Trump’s tariffs are already bearing fruit
Day one of the Trump tariff threat, which comes into force Tuesday, and the President has already scored a massive win. Mexico blinked.
Global reaction to the prospect of tariffs slapped on China, Canada and Mexico, probably the EU, has been uniformly negative; only the UK, by dint of Trump having holidayed here, feels sheepishly off the hook. Canada threatens retaliation; hockey fans booed the Star Spangled Banner in Ottawa.
Trump, said the commentators, had gone mad, turning the clock back to the isolationism of the 19th century.
But, lo, what is this? The president of Mexico, a grand lady in her sixties who puts one in mind of Lucille Bluth, delivered a nervous press conference at which she revealed she had spoken with Trump and, following a frank exchange of opinions, the tariffs will now be suspended for a month.
Why? Because Mexico has agreed to a series of migration and narcotics agreements that includes sending 10,000 guardsmen to patrol the border.
Hallelujah.
This is in-line with a separate statement by Kevin Hassett, Trump’s top economic advisor, to the effect that the administration is not pursuing a trade war but “a drug war”. The United States wants to stop the flow of fentanyl and criminals across its southern and northern borders. Help it to do that and, it would seem, the tariffs become magically negotiable.
Hopefully markets will now rally; S&P and Nasdaq have regained some earlier losses.

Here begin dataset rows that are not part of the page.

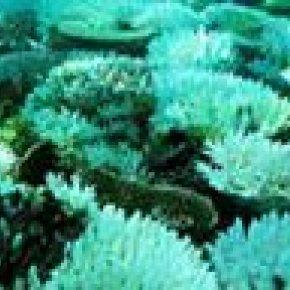 ปะการังฟอกขาว 90%ในแหล่งท่องเที่ยว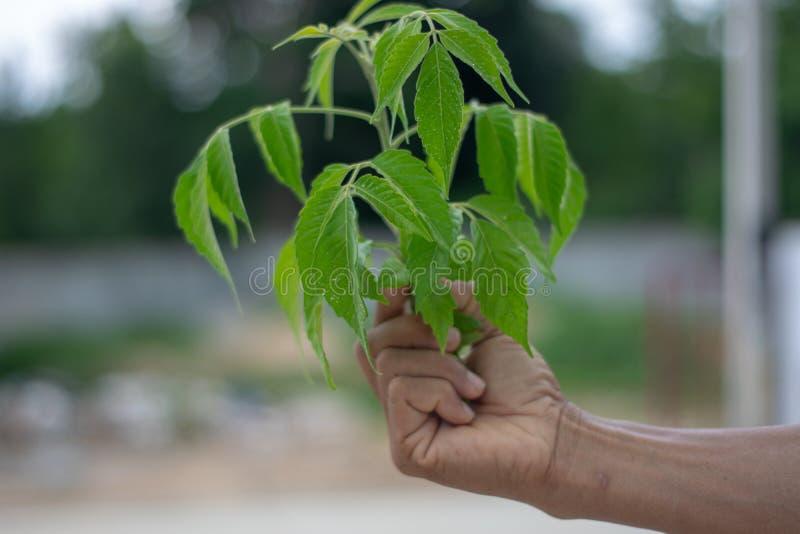 手拿着一棵绿色树 在自然图象后 图库摄影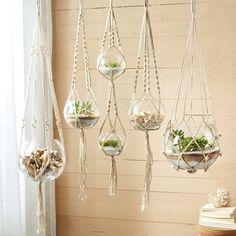 Found it at Wayfair - 5-Piece Glass Hanging Planter Set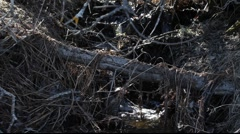 Stock Video Footage of Spring rivulet in a  forest
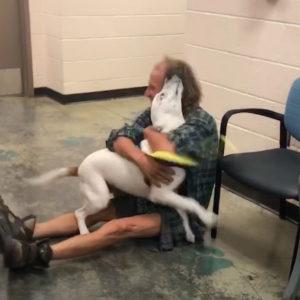homeless-man-dog-reunion-3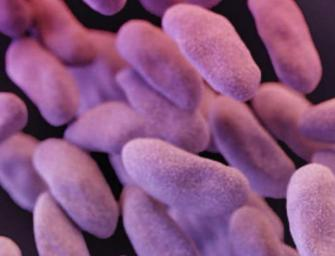 Drug Resistant Microbes Under Siege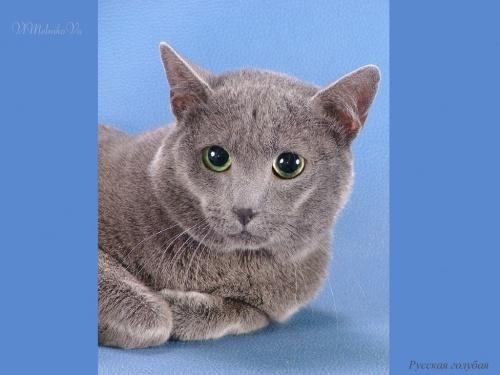 Фото кошек от фотографа Валентина Мельникова (367 фото)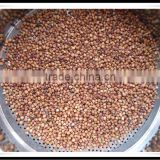 HIGH QUALITY SORGHUM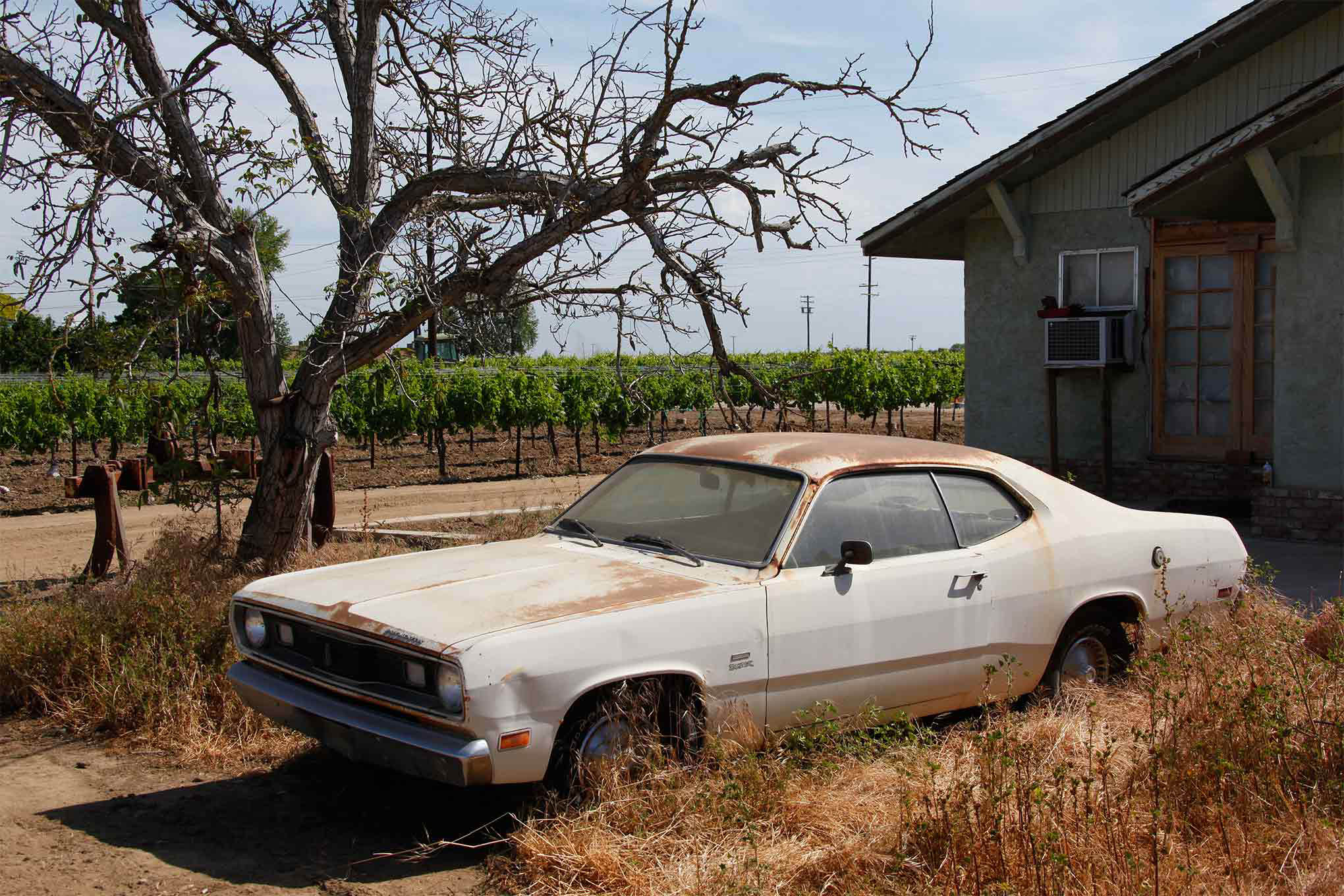 Before it became Roadkill's Crop Duster, this weather-beaten '70 Plymouth Duster languished on the grape farm belonging to contributor Steve Dulcich.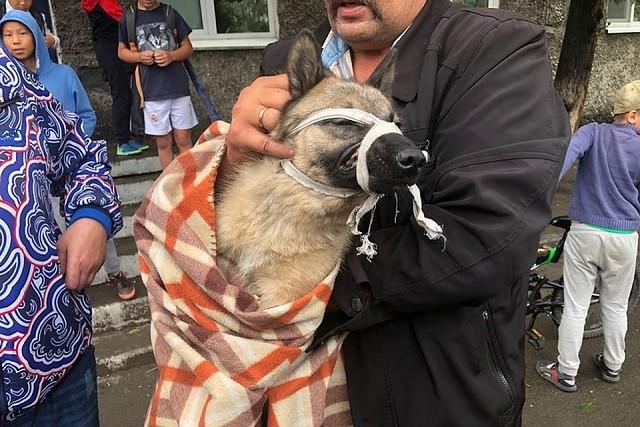 В Туве освободили пса, застр…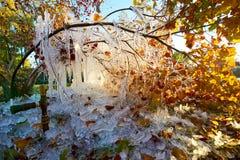 Jesień liście w parku i sopel obrazy stock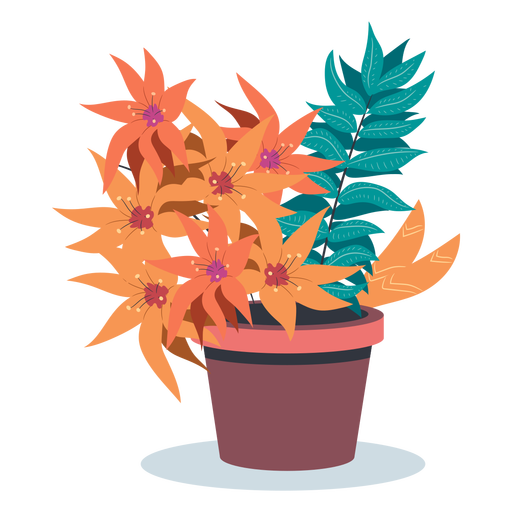 Bloomed plant pot flat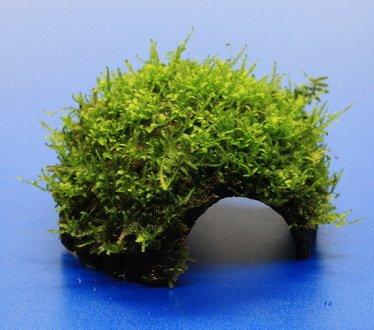 WFW wasserflora Moos-Höhle/Coco Shell - Kokosnuss mit Javamoos bewachsen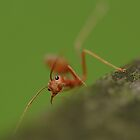 Red Ant snaring by insecthunter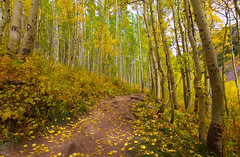 Fall Sprinkles (KC Mike Day) Tags: hiking trail lake crater aspen colorado dirt path trees autumn fall leaves changing bells maroon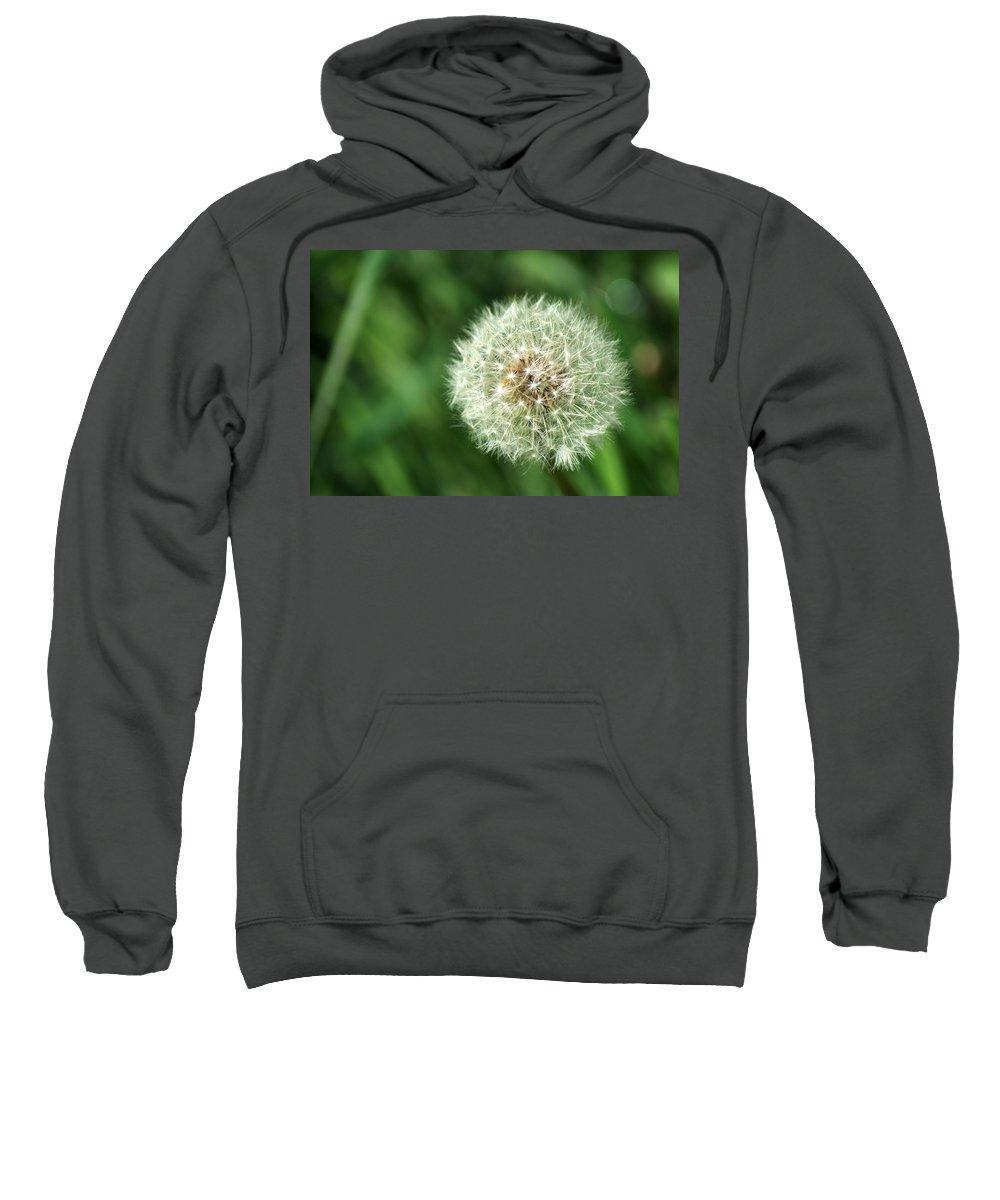 Dandelion Sweatshirt featuring the photograph Dandelion Seed Head by Chris Day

In a column this morning, I asked if Trump’s tariffs were about “revenge” or “revenue” – that is using the threat of trade barriers as a foreign policy tool or as part of a project to shift America decisively away from imports. If Mexico sets a pattern – and we’ve yet to see what plays out with Canada – then we have our answer. It’s about coercion, not economic revolution. Hassett used the word “leverage,”
No doubt, the world will breathe a sigh of relief. It appears Trump is playing brinkmanship, creating a crisis to force other nations to respect the US and adjust their trade/policing policies. It’s not nice. It’s going to cause some short-term pain.
But it’s not irrational either, and if the price for continuing to access US markets is helping it to fight drugs, reduce immigration, spend more defence and stop cheating in trade – are these demands so unreasonable?